Prominent think tank calls for Inheritance Tax reforms
The Resolution Foundation, an independent think tank established to improve the standard of living of low-to-middle-income families has called on the government to move to a new structure for charging Inheritance Tax.
The organisation suggests lower rates for estates worth up to £1.5 million. Today at S Bish Estate Planning we take a look at the current rates of Inheritance Tax and the new proposals.
Inheritance Tax rates and allowances
There is usually no Inheritance Tax to pay when a net estate is worth less than £325,000, known as the nil rate band, or if everything above this threshold is left to your spouse or civil partner or to a charity or a community amateur sports club.
If your spouse or civil partner died before you and their allowance of £325,000 was not used, then any remaining part of this can be transferred to your estate, making a total nil rate band of £650,000.
If you leave your home to your direct descendants and your estate is worth less than £2 million, then there is an additional allowance of £175,000, known as the residence nil rate band. Again, any part of this allowance not used by your spouse’s estate can be transferred, making a total residence allowance of £350,000. Added to the nil rate band, this makes a potential total allowance of £1 million.
The standard rate of Inheritance Tax is 40%. If you leave 10% or more of your net estate to charity, this is reduced to 36%.
Gifts of cash or valuable items made in the last seven years before death may be liable for Inheritance Tax. Generally, you can give £3,000 away each year, with some exceptions for gifts to family members for events such as weddings.
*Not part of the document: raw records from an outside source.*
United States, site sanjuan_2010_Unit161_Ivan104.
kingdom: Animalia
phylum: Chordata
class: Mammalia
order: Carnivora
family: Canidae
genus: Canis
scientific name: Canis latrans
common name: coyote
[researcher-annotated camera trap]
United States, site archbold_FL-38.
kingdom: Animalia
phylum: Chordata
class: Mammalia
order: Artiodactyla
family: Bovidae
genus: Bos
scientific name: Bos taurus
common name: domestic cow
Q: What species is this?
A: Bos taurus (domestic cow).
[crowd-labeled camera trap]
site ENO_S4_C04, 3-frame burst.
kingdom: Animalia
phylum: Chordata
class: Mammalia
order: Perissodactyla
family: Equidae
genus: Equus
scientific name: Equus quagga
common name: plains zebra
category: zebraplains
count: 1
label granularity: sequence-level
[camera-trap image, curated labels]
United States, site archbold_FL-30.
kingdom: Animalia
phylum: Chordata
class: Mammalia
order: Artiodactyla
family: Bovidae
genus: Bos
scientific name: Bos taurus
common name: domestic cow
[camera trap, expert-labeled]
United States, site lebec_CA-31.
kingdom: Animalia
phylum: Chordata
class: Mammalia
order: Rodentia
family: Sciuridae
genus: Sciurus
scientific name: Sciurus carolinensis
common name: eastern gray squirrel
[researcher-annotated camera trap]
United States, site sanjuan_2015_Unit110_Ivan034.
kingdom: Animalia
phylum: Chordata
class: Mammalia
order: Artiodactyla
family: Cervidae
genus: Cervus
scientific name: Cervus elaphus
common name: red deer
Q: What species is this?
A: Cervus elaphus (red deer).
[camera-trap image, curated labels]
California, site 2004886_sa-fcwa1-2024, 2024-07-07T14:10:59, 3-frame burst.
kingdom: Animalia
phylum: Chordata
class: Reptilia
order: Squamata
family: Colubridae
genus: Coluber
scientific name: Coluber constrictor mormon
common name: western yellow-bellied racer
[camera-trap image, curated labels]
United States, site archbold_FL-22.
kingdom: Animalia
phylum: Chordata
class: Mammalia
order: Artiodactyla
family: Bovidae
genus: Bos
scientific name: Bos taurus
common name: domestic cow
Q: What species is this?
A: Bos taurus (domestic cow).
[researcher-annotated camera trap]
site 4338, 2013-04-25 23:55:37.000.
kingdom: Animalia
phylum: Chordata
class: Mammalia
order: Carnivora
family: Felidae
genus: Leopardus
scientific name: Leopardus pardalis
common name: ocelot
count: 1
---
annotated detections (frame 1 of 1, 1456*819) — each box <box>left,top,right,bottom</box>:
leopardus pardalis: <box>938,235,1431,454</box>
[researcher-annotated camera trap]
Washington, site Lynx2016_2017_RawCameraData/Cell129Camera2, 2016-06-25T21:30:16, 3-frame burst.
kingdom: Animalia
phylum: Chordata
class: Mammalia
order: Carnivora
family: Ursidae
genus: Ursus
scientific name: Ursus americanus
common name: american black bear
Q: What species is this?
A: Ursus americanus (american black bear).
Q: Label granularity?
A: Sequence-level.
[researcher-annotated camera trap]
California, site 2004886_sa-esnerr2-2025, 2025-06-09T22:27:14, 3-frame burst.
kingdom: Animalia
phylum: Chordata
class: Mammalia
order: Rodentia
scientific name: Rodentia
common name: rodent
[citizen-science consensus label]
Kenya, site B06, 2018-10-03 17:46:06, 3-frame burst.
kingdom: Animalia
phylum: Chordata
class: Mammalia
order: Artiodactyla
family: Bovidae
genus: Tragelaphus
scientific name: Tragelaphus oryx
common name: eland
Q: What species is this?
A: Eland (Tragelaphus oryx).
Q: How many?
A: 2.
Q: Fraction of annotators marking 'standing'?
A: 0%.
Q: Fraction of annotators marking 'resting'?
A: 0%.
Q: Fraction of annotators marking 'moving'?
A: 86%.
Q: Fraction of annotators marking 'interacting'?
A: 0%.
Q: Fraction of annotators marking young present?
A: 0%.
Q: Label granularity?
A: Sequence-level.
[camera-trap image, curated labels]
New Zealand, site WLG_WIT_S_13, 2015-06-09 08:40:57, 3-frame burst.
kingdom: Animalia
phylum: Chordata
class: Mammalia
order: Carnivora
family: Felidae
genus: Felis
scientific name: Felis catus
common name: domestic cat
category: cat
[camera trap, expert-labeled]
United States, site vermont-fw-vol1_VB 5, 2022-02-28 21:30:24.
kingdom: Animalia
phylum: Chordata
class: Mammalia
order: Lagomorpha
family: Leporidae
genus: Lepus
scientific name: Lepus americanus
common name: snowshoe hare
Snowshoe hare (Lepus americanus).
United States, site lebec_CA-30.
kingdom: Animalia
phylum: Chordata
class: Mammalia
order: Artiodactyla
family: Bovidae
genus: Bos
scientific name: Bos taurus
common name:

If more than this is given away in the seven years before death, then Inheritance Tax is payable on the sum on a sliding scale, as follows:
Years between gift and death Rate of tax on the gift
3 to 4 years 32%
4 to 5 years 24%
5 to 6 years 16%
6 to 7 years 8%
7 or more 0%
Think tank proposals
The Resolution Foundation has proposed returning to a progressive rate structure, with a 20% band for estates valued at between £650,000 and £1 million (for couples) and a 30% band for estates worth up to £1.5 million.
They suggest that the current tax reliefs on business and agricultural properties ‘should be scrapped or heavily restricted’. They feel that these reliefs are only available to a small number of individuals and are one of the main reasons why the effective rate of tax paid on estates worth over £10 million is 10%.
They also suggest taxing inherited pension pots, which they feel are no different to other savings if they are not used to purchase an annuity.
They recommend ending the residence nil rate band, stating: “The RNRB does significantly reduce how many estates pay any IHT. And it is not as top heavy as Business Relief is, for example, in part because it is at least partially withdrawn from estates worth over £2 million.
“It is hard to argue why main homes should be favoured over other assets among the small proportion of the population that pay IHT – particularly given that these also benefit from an exemption from Capital Gains Tax. And it is hard to argue why transfers to siblings or niblings, for example, should be taxed very differently from transfers to children or grandchildren.
“The RNRB is also complicated, for example due to the well-intentioned downsizing provisions that mean that the relief can apply to non-housing wealth so long as the deceased previously owned a home.”
They also suggest replacing Inheritance Tax with a lifetime tax on recipients. An annual allowance would be permitted, for example, £3,000. There could also be a lifetime allowance, for example, £125,000. Beyond this, a progressive structure could be imposed.
The think tank says: “This approach would have a number of advantages. First, while IHT may only apply to transfers made within seven years of death, a broader tax would potentially include all gifts and therefore could not be avoided simply through giving earlier in one’s life.
“Second, taxing recipients rather than estates would bring practical benefits such as removing the current need for policy to transfer tax allowances within marriages and civil partnerships, which is complicated and unfair on cohabiting couples; and reporting transfers when they are received rather than retrospectively at death.
“But, third, it could also change perceptions of inheritance taxation. The charge levelled against IHT that it is a double taxation of savings would hold less weight if it was explicitly a tax on the income of recipients. And there is greater public support for applying inheritance taxes to people who have previously received inheritances (or otherwise have higher incomes and/or wealth) than for others. Indeed, such an approach would also encourage donors to spread their bequests more widely (to take advantage of per-person tax allowances and tax rates).”